De krediethoogte wordt nader vastgesteld. Belanghebbende dient zowel een boedelscheidingsverklaring als een verklaring tot medewerking van onderzoek naar en vestiging van een krediethypotheek te ondertekenen. Indien belanghebbende de echtelijke woning heeft verlaten is er, totdat hij eventueel terugkeert in de woning, geen sprake van een mogelijke vestiging van een krediethypotheek. In dat geval moet belanghebbende alleen een boedelscheidingsverklaring ondertekenen.
Op dit moment is sprake van een ontbonden huwelijksgemeenschap, maar heeft de boedelscheiding nog niet plaats gevonden. Indien nodig dient belanghebbende de verplichting opgelegd te krijgen om binnen een redelijke termijn tot boedelscheiding te komen.
In deze fase is pas duidelijk wie eigenaar is van de woning en of de boedelscheiding volgens wettelijke maatstaven heeft plaatsgevonden. Nu kan ook pas definitief beoordeeld worden of er sprake is van overwaarde / oververmogen en of b.v.:
- de tot nu toe verleende bijstand moet worden ingevorderd;
- een krediethypotheek moet worden gevestigd;
- de als lening verstrekte bijstand moet worden omgezet in bijstand om niet.
Artikel 9. Herleving krediethypotheek / akte van pandrecht
Het herlevingsartikel dient ter bescherming van belanghebbende. Het is niet wenselijk dat een eigenaar van een eigen huis, woonschip of woonwagen bij iedere mislukte poging om uit de bijstand te blijven opnieuw geconfronteerd wordt met een nieuwe vestiging van hypotheek of akte van pandrecht. Pas na een periode van twee jaar vrij van bijstand onder vestiging van een krediethypotheek dan wel akte van pandrecht, kan gesproken worden van een nieuwe situatie.
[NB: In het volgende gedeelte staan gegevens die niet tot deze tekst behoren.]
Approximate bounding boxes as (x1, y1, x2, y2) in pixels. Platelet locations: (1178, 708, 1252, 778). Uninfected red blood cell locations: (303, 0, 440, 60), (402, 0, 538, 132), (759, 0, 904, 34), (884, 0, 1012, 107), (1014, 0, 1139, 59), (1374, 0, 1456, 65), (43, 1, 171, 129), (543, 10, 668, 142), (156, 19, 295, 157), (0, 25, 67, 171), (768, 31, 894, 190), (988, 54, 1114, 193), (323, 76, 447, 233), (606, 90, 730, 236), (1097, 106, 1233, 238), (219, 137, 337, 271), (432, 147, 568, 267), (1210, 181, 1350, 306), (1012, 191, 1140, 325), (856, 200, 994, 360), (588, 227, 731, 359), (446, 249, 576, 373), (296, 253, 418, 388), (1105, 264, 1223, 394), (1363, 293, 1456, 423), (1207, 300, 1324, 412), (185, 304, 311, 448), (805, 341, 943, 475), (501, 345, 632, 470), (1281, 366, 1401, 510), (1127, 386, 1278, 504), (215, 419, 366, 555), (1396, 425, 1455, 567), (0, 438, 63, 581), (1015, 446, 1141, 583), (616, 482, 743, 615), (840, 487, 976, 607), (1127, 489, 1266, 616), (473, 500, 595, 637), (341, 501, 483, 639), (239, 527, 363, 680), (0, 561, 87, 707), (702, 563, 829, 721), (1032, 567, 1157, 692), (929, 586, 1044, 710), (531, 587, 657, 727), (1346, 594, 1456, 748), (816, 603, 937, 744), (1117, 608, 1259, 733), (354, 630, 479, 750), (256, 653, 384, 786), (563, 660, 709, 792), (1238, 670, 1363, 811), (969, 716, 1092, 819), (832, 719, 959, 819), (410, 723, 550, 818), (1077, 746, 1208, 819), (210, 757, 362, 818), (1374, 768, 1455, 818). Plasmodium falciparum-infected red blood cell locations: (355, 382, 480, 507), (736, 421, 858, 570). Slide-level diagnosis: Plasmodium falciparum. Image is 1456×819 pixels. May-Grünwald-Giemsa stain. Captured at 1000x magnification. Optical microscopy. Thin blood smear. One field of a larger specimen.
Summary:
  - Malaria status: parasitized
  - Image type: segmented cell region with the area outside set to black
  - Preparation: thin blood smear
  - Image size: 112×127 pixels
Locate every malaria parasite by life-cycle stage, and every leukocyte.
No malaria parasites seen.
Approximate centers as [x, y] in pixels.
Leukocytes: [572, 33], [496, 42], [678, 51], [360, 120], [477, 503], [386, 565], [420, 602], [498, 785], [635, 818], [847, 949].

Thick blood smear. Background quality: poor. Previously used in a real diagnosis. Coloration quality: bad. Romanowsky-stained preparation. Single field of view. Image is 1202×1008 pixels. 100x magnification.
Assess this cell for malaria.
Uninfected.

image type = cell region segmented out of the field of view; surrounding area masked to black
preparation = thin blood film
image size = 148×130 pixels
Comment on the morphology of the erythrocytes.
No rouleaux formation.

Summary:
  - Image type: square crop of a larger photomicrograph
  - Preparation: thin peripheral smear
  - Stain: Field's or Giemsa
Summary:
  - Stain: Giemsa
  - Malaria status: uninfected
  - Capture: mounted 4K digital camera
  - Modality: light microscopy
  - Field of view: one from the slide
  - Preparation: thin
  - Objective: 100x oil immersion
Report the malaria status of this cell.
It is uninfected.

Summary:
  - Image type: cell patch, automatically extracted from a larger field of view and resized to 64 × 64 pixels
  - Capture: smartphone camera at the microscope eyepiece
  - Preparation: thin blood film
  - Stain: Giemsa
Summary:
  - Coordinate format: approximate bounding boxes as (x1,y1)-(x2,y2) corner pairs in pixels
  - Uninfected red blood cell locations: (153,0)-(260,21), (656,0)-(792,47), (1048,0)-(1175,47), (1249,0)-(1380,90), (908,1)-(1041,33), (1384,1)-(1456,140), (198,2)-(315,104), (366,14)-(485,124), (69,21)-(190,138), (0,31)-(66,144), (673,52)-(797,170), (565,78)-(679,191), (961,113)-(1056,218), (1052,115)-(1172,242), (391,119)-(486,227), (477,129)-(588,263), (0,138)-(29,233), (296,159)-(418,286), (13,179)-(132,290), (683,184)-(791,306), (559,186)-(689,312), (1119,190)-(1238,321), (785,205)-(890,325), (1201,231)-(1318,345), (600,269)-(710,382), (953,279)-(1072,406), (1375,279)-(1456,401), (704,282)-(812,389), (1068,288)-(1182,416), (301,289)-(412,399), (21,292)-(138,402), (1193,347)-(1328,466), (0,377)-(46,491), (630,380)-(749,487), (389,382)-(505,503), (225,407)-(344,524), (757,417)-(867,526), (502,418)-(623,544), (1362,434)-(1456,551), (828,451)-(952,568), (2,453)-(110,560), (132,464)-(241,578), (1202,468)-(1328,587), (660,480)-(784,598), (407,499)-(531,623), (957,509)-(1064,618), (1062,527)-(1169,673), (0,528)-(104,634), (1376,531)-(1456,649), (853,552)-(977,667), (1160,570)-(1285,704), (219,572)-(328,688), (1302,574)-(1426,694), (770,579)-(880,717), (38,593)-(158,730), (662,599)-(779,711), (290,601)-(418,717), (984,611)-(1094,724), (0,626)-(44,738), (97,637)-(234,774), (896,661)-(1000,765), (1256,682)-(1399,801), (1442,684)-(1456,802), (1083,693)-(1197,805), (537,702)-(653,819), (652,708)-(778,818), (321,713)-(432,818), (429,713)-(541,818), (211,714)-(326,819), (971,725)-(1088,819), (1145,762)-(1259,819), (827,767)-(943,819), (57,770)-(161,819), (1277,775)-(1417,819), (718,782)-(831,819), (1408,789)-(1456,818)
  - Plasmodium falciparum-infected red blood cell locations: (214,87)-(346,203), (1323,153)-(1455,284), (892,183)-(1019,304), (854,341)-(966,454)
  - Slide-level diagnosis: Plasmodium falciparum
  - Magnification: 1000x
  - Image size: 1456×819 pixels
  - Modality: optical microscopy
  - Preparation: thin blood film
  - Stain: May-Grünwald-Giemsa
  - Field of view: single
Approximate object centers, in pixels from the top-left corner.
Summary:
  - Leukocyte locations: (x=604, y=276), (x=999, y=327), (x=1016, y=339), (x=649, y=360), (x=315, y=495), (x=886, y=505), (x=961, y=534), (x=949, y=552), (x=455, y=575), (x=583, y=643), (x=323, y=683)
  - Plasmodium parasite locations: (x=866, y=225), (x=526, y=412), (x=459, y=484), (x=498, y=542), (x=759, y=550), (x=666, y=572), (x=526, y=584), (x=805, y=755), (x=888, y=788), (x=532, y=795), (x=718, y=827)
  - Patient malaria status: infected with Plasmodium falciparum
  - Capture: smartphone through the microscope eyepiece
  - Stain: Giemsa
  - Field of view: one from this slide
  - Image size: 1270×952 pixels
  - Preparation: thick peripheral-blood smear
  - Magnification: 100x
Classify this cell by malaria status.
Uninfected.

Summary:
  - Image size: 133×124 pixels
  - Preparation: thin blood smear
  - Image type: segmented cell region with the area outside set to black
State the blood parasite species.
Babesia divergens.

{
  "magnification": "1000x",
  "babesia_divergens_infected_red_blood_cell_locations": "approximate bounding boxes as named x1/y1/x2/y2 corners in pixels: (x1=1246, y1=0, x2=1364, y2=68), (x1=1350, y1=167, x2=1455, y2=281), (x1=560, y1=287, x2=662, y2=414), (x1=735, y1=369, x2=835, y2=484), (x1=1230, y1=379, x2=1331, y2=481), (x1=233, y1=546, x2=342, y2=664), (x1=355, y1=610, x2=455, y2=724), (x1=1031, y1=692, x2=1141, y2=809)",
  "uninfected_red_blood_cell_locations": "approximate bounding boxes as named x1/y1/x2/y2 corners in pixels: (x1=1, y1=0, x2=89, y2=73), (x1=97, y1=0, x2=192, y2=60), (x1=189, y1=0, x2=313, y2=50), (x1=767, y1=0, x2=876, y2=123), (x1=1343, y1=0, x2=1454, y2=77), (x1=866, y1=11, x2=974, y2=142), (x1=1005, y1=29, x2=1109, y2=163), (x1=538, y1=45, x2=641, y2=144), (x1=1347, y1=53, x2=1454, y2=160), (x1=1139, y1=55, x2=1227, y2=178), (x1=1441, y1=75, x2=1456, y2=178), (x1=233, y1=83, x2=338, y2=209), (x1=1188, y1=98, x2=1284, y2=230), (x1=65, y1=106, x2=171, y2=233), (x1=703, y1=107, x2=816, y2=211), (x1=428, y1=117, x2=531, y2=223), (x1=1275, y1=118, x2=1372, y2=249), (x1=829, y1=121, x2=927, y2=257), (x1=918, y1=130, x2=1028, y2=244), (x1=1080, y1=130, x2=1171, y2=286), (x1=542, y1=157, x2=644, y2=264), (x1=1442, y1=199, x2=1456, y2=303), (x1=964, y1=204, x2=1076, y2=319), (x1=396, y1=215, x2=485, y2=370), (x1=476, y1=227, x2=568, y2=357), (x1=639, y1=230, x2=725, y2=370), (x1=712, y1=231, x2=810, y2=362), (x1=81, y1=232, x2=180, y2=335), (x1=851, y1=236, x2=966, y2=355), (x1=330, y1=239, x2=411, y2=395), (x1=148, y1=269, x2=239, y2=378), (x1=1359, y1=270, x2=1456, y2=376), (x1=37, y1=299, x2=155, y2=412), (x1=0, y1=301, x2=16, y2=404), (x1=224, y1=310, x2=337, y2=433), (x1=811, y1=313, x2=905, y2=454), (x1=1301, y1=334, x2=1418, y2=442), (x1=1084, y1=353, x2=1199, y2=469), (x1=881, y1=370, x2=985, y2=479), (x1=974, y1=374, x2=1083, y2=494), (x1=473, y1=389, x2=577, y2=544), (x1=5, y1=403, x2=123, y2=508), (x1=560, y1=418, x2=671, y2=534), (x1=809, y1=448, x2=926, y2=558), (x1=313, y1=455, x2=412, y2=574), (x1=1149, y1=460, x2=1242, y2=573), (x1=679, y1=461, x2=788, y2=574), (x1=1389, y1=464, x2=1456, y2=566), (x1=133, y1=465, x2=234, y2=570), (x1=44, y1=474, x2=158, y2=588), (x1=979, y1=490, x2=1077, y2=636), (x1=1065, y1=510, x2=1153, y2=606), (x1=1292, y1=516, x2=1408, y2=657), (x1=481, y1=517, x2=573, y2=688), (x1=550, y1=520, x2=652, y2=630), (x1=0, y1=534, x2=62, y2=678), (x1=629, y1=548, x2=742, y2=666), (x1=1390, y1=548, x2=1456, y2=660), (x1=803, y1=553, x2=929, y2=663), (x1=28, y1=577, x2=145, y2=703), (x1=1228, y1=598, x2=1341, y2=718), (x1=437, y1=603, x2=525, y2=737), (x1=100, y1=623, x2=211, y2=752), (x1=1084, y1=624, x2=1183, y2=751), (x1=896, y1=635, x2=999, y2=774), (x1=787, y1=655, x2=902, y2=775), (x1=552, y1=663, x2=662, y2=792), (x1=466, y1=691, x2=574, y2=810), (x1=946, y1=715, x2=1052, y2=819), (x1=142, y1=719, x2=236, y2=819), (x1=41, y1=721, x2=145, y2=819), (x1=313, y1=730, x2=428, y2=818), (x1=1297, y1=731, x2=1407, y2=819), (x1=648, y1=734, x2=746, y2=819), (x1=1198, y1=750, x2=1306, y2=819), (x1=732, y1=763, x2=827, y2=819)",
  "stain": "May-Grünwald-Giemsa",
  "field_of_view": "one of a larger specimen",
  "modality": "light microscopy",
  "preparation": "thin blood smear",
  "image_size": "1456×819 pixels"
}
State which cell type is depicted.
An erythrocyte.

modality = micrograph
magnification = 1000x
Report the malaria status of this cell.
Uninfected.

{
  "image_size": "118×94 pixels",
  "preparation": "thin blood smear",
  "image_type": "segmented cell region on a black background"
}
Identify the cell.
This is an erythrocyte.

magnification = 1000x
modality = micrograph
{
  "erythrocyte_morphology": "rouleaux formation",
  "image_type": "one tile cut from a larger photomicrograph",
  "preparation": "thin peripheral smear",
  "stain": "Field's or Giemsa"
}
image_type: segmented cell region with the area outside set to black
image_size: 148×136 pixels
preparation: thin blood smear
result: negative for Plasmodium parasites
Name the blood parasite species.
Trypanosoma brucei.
Indien bijstand werd verleend in de vorm van een krediethypotheek en binnen twee jaar wordt opnieuw bijstand aangevraagd, dan wordt deze nieuwe aanvraag verleend met toepassing van de laatst gevestigde hypotheek of akte pandrecht.
Door het verstrekken van de jaarlijkse saldo-informatie blijft de belanghebbende op de hoogte van zijn financiële situatie en kan hij tijdig reageren op de juistheid van bij- en afschrijvingen.